Kai hielt einen Moment lang inne und guckte seinen Vater vielsagend an, bevor er tief seufzte und sich wieder ins Kissen fallen ließ.

„Ich habe es anscheinend übertrieben...“

„Mit was übertrieben?“

„Echt jetzt? Musst du das wissen?“

Daniellé hielt die Akte hoch und blickte Kai mit genau demselben Ausdruck an wie er ihn.

„Befangenheit?“

„Schweigepflicht?“

Erneut warfen sich die beiden Männer einen ihrer gewissen Blicke zu, der mehr aussagte als Worte.

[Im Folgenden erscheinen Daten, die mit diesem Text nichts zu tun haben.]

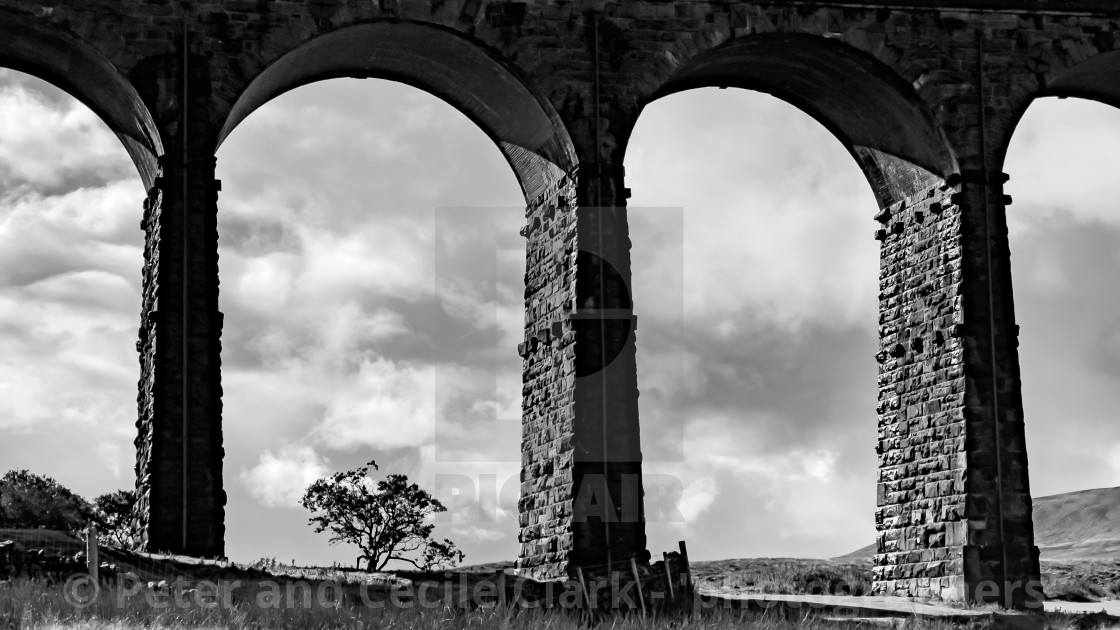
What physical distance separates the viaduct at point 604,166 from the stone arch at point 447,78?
0.05 meters

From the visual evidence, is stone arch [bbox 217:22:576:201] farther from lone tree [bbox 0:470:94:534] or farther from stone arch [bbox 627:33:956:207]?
lone tree [bbox 0:470:94:534]

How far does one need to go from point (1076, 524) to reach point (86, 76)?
31316 millimetres

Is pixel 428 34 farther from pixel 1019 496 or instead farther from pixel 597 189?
pixel 1019 496

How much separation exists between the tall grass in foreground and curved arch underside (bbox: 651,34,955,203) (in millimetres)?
9339

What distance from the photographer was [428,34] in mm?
20672

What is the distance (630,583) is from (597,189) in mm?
5897

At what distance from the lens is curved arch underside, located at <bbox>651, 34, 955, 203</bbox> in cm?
2172

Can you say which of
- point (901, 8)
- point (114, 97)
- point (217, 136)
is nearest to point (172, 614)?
point (217, 136)

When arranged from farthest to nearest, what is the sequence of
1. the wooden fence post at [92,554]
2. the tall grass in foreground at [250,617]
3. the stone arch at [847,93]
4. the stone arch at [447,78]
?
the stone arch at [847,93] < the stone arch at [447,78] < the wooden fence post at [92,554] < the tall grass in foreground at [250,617]

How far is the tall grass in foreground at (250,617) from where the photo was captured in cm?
1261

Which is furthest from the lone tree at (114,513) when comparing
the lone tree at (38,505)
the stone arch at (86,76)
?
the stone arch at (86,76)

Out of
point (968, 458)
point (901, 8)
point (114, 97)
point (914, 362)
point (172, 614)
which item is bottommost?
point (172, 614)

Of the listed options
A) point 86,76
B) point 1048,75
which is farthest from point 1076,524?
point 86,76

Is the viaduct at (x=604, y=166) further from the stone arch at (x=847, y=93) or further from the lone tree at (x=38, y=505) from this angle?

„Ich habe es einfach übertrieben!“

„Kai...“

„Wo ist Mirka? Ich würde sie gerne sehen...“

„Sag mir jetzt bitte nicht, dass sie da mit reingezogen wurde!“

Kai hob tief seufzend die Hände vor sein Gesicht und murmelte etwas unverständliches vor sich her, während sein Vater die Brille von seiner Nase nahm und in die Brusttasche seines Kittels schob.

„Nein...ich habe sie noch nicht gesehen. Muss ich mir Sorgen um sie machen?“

„Nicht mehr.“

„Nicht...mehr?“

Kai schloss seine Augen und lächelte zufrieden. Einen kurzen Moment später war er vor lauter Erschöpfung eingeschlafen.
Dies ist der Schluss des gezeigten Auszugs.